If some of the above sounds familiar – and you perhaps describe yourself as being “bad with money” – then the first place to start is to begin to heal your relationship with money.*

This is easier said than done since you’ll be dealing with the habits, beliefs and practices of a lifetime but consider it as a journey and the first thing you need to do is to take the first step.

Whether that means reaching out to ask for help from someone else, reading up and arming yourself with knowledge about a topic that scares you or buying a book (Rich Dad, Poor Dad by Robert Kiyosaki is a great one to start with) – do what you need to do, if you recognise you have a problem in this area.

* Watch this space – we may have something coming up to help with this. You heard it here first 😉

Multiple Streams of Income

A message we’ve often emphasised here is to build multiple streams of income from your illustration skills. It’s taken Jonathan long enough to get started on creating any income from his illustration but now he has, he’s got one eye firmly on creating additional streams by being smarter about which avenues he pursues.

The purpose is to reduce the reliance on just a single channel and target market so that should one ever slow down or disappear, the others can help pick up the slack.

As a creative entrepreneur, how many ways could you create additional income streams from your illustrations? And what are you going to do to build these?

Separate Your Finances

If you run your illustration business as LLC or limited company, then you’ll almost certainly have a dedicated bank account for your business.

If you don’t, do you have a separate bank account which you designate for your business? It doesn’t strictly need to be a “business” account with the additional charges often levied for these but it does need to be an account you use *solely* for business transactions which means:

  • All business-related income should be paid into this account
  • All business-related expenses should be paid from this account

No exceptions. Ever. As an entrepreneur and business owner, you play 2 roles when it comes to money:

  1. The CFO of our business finances
  2. The CFO of your personal finances

By all means be sloppy and disorganised as the CFO of your personal finances but don’t let this spill over into your business finances. Keep the 2 roles separate and keep your finances separate. Not only will this reduce all the headaches and stress come tax time, it’ll also help you manage the money you earn as an employee of your business.

While it may seem overkill, setting up your finances in this way means that you’ll replicate the “salary as an employee” structure which prevents you from dipping your hands into the business’ pockets when you run short and treating your business as simply a vehicle to pay your bills (it is this, I know, but if you really want it to take off and for your work to be appreciated, you need to view it as so much more).

Pay Yourself First

As an employee of your business, how much salary do you pay yourself?
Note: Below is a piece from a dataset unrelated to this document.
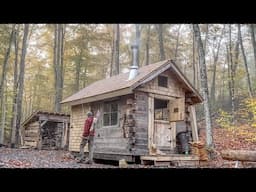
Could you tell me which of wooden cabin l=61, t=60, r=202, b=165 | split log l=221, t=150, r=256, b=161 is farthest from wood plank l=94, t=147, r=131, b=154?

Or do you just dip into the money your business earns whenever you need it? This goes hand in hand with the advice above and helps you separate your money personae.

As CFO, you should be paying yourself a salary – you can pay this every week, every fortnight or every month if you like, but do it regularly and do it consistently. Even if at times you’re paying yourself just $5 from your business account as that week’s salary, do it anyway – it’s the practice and habit that counts.

Claim Everything

One of the things we’ve been spectacularly bad at is claiming things against tax which could very easily be deductible. This is going to change! We now keep receipts for absolutely everything (in a folder, organised by month) and plan to engage a better accountant to help us figure out what we can claim before we submit our next tax returns.

If you don’t do this already, start doing it now – it can make a huge difference to your overall tax bills and your tax liability. The more organised you can keep your filing system throughout the year, the less painful your reconciliation will be at the end of the year…if you’ve been surrounded by piles and piles of papers tearing your hair out in previous tax years, you’ll know the pain this can cause! It’s not too late to get yourself organised 🙂

The topic of money can be a thorny one that conjures up all sorts of feelings, fears and anxieties amongst creative entrepreneurs – it needn’t do. By establishing and following good practices, you can become a great manager of your money and build a strong, profitable illustration business with strong, financial foundations.